> **Data excerpt**:
══════════════════════════════

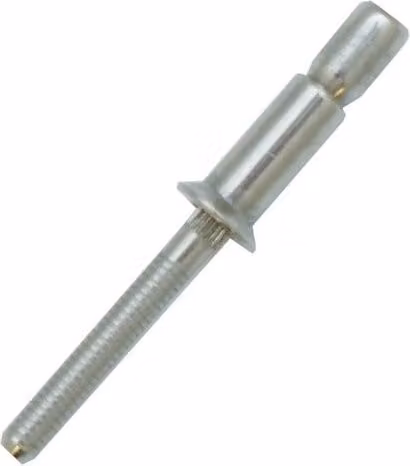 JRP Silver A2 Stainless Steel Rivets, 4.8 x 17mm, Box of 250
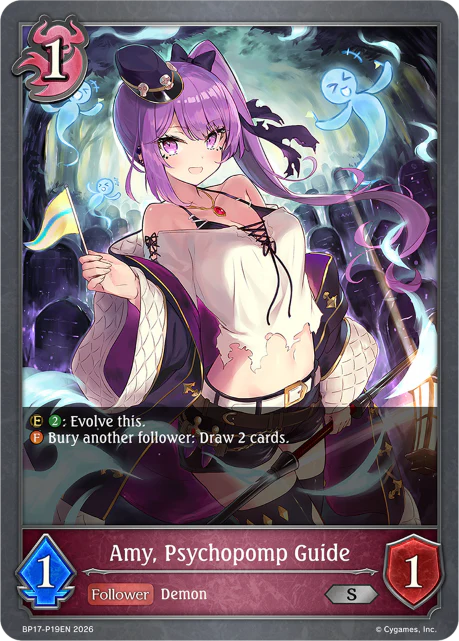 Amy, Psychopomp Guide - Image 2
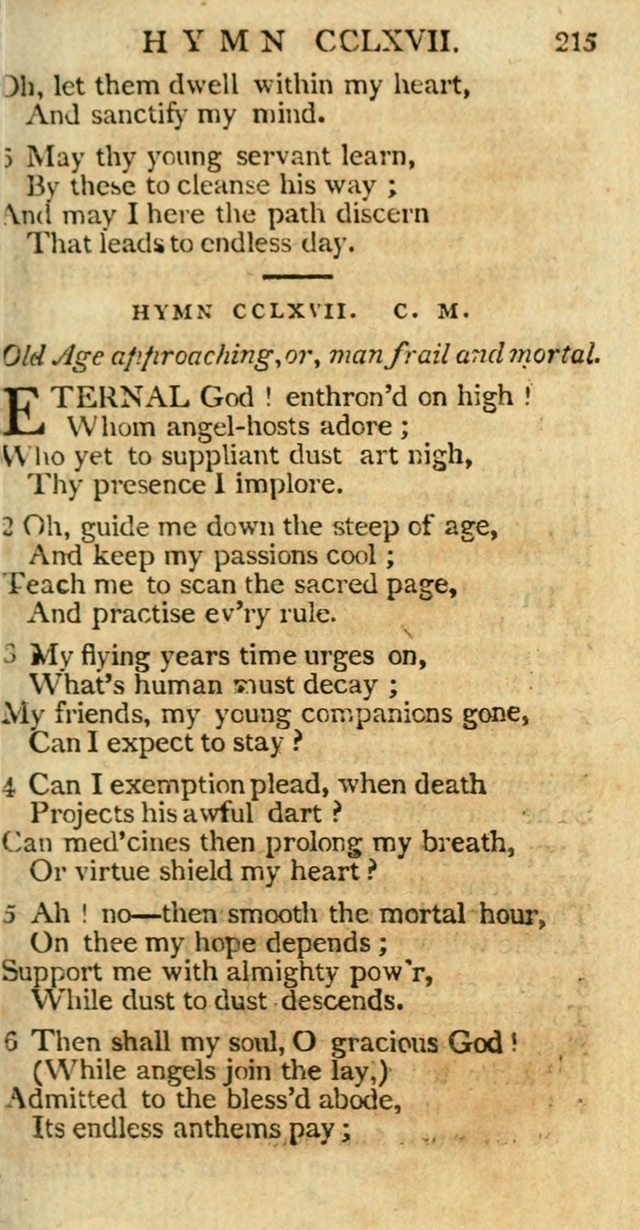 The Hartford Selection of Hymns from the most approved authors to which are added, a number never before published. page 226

══════════════════════════════

> **Work order**: With the line containing "Amy, Psychopomp Guide - Image 2" as the first line and the last line of the listing as the final one, reproduce that span exactly, without pictures.

> **Answer**:
 Amy, Psychopomp Guide - Image 2
 The Hartford Selection of Hymns from the most approved authors to which are added, a number never before published. page 226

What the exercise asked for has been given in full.